このことを考える要素の主なものは以下の項目ではないかと思います。

+①国債残高増加
+②ヘッジファンドによる仕掛け
+③家計の資産が海外に逃避
+④大地震(財政出動と建設需要などによるインフレ)
-⑤緩やかなインフレ(政府・日銀が目指している)
-⑥経済成長
-⑦本格的財政再建
±⑧日米金利差拡大

丸付き数字の前の+と-の記号は、崖に進む場合が+、崖から離れる場合が-です。そして、それぞれ、進む速さと影響度等が異なりますので、それを表にしました。

崖が近付く要因

進む速さ(最大5個) 影響度  (最大5個) 起る確率(最大5個) 備考
①国債残高増加 〇〇〇〇〇 〇〇〇〇〇 根雪がどんどん積み重なっている
②ヘッジファンドによる仕掛け +++ 〇〇〇 〇〇〇 崖に近づいてから突然仕掛けられる
③家計の資産が海外に逃避 ++++ 〇〇〇〇 〇〇〇〇 日銀OBを初めとしてすでに開始
④首都圏直下型・南海トラフ大地震 +++++ 〇〇〇〇〇 〇〇〇 それぞれ30年で70%~80%の確率
⑤緩やかなインフレ 〇〇 〇〇〇〇〇 インフレ税。インフレ率5%、10になる恐れ
⑥十分な経済成長 〇〇〇 他国並みが精いっぱい
⑦本格的財政再建 --- 〇〇〇〇〇 十分な増税はほぼ不可能
⑧日米金利差拡大 ± 〇〇〇 国債暴落なら日本の金利上昇

今の日銀の政策には出口がない?

国債残高増加は、毎年確実に進んでいます。
緩やかなインフレは、まだ起こっていません。
十分な経済成長は、世界経済が好調なので少し進んでいますが、国債残高を解決するには程遠い水準です。
本格的財政再建は、先延ばしの状態が進んでいます。
日米金利差はアメリカのFRB資産縮小の進行度合いが当面大きな要因になると思います。
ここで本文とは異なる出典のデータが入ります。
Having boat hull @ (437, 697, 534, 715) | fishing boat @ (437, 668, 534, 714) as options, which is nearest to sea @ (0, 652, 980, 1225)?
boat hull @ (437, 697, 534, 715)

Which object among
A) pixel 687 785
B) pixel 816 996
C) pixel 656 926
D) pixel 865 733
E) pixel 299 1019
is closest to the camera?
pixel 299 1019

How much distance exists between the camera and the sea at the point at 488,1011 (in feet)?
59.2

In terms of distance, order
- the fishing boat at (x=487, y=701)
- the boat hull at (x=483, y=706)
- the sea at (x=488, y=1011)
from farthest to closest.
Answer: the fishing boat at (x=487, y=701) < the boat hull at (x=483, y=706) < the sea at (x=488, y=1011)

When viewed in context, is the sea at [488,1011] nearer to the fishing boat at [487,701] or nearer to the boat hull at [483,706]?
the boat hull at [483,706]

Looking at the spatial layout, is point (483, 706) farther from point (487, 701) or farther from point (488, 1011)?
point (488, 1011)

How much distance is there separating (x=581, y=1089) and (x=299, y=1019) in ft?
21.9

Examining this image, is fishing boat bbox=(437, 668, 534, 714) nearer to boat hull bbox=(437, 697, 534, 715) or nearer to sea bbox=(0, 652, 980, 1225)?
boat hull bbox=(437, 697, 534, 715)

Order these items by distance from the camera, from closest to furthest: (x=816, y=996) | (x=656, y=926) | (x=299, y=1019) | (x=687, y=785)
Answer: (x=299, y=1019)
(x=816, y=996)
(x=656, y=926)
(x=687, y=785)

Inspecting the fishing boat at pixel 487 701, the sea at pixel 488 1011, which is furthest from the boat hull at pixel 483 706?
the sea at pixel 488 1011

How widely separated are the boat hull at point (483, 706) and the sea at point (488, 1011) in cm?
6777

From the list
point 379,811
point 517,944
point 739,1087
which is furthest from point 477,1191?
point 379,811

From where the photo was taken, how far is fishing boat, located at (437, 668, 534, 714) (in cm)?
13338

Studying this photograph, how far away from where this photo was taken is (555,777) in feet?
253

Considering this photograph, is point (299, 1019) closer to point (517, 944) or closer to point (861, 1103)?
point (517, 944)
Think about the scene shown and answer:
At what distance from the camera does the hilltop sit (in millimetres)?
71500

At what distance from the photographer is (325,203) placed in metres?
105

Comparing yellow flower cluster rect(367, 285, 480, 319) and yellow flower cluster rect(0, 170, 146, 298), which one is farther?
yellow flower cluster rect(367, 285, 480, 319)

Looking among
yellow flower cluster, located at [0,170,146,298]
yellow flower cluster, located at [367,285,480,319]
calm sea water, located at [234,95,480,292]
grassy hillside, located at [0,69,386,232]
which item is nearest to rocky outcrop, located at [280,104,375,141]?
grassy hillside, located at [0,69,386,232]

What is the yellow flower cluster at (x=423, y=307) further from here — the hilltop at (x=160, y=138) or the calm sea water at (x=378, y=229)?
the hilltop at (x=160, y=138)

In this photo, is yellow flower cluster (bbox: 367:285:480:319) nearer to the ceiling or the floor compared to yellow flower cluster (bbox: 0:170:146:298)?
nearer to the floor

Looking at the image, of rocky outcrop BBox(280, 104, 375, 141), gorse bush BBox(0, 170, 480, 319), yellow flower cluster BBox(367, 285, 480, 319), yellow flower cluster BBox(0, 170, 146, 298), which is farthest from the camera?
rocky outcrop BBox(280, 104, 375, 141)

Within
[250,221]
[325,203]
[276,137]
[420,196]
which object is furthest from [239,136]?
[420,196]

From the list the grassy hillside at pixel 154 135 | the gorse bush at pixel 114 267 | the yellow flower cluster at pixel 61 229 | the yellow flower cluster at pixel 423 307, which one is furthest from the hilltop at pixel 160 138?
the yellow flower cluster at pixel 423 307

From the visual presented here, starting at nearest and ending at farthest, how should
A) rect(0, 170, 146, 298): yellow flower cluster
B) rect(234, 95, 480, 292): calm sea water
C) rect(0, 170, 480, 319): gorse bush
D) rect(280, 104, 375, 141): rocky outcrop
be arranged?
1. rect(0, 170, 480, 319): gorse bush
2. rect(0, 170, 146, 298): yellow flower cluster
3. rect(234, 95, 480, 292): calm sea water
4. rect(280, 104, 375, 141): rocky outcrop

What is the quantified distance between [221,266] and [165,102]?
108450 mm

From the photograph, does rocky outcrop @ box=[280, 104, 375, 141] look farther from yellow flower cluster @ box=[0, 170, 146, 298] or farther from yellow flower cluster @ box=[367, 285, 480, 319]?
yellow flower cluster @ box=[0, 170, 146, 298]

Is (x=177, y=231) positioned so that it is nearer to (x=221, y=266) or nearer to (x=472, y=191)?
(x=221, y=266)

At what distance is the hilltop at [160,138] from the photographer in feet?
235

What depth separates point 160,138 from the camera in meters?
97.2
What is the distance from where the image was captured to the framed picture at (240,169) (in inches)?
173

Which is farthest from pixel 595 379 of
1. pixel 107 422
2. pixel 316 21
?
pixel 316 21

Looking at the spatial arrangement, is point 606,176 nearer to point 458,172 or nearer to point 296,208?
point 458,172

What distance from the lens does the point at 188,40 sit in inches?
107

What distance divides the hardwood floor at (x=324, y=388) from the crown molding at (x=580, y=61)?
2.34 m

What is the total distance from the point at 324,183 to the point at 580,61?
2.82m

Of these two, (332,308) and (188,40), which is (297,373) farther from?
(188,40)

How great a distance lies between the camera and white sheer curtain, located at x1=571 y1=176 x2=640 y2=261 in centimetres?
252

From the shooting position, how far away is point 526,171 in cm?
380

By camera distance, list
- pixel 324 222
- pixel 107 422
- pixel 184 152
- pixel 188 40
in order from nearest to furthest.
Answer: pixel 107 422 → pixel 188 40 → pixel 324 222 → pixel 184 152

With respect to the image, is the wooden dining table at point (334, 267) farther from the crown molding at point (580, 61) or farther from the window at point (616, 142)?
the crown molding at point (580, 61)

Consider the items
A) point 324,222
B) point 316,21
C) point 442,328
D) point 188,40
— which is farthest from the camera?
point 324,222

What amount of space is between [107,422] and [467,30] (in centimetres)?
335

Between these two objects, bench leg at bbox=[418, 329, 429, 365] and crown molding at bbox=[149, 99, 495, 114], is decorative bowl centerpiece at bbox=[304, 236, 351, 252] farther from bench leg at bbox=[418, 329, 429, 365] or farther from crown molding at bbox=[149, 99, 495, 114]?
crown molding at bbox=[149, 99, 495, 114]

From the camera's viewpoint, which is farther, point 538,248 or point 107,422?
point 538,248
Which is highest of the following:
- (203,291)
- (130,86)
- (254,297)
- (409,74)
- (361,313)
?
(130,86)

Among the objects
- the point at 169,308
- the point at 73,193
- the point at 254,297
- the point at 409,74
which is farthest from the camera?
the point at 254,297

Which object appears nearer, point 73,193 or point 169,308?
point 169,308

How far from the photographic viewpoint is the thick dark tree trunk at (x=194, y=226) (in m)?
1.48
拡大すれば、円安になりインフレが進んで2%が達成されます。そこで金融緩和を止めて、国債価格が下落し日本の金利が上昇すれば円高要因になるでしょう。しかし日本の金利が上がった時に日本の財政はどうなるのでしょうか。財政赤字の急速な増大になると思いますが、これは実現可能でしょうか。これがいわゆる出口論です。

崖はどこか?

今後10年ぐらいたつと、ヘッジファンドが仕掛けたり、家計の資産が海外に逃避することが起こる可能性もあります。
その動きは、突然、一気に加速する恐れがあります。その時には、その動きを止めることができるのでしょうか。世界的な自由経済が定着している中で、それを実施することは容易なことだとは思えません。